▶ Request
Retype the material word for word.

## start Records to process

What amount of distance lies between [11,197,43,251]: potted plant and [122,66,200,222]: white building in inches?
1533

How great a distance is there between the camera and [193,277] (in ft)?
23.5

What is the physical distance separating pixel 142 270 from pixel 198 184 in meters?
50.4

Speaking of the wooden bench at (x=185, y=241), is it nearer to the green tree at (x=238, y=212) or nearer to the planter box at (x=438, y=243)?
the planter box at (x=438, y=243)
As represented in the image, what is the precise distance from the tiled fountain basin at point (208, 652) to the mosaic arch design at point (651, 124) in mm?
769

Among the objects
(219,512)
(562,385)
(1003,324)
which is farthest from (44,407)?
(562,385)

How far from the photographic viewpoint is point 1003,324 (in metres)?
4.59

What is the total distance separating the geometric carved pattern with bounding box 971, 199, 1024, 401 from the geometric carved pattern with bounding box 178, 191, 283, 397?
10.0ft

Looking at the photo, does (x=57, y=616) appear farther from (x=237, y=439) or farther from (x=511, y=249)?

## end Records to process

▶ Correct answer
What amount of distance lies between [11,197,43,251]: potted plant and [122,66,200,222]: white building in inches?
1533

How great a distance is there between the camera and [193,277] (in ft)?
23.5

What is the physical distance separating pixel 142 270 from pixel 198 184 in meters?
50.4

Speaking of the wooden bench at (x=185, y=241), is it nearer to the green tree at (x=238, y=212) or nearer to the planter box at (x=438, y=243)?
the planter box at (x=438, y=243)
As represented in the image, what is the precise distance from the tiled fountain basin at point (208, 652) to the mosaic arch design at point (651, 124) in mm?
769

Among the objects
(219,512)
(562,385)
(1003,324)
which is farthest from (44,407)?
(562,385)

How far from the photographic viewpoint is point 1003,324 (in metres)?
4.59

What is the total distance separating the geometric carved pattern with bounding box 971, 199, 1024, 401 from the geometric carved pattern with bounding box 178, 191, 283, 397?
10.0ft

Looking at the photo, does (x=57, y=616) appear farther from (x=237, y=439) or farther from (x=511, y=249)?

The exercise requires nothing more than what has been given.